(Dataset records Opens)

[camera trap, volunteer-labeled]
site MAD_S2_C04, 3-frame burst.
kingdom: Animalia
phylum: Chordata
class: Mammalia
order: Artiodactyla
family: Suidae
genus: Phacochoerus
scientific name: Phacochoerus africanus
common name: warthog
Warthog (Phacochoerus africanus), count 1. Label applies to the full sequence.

(Dataset records Closes)

Copy each line, exactly, that falls between the line containing "genus: Phacochoerus" and the end of the entries, both included.

▶ [Task answer]
genus: Phacochoerus
scientific name: Phacochoerus africanus
common name: warthog
Warthog (Phacochoerus africanus), count 1. Label applies to the full sequence.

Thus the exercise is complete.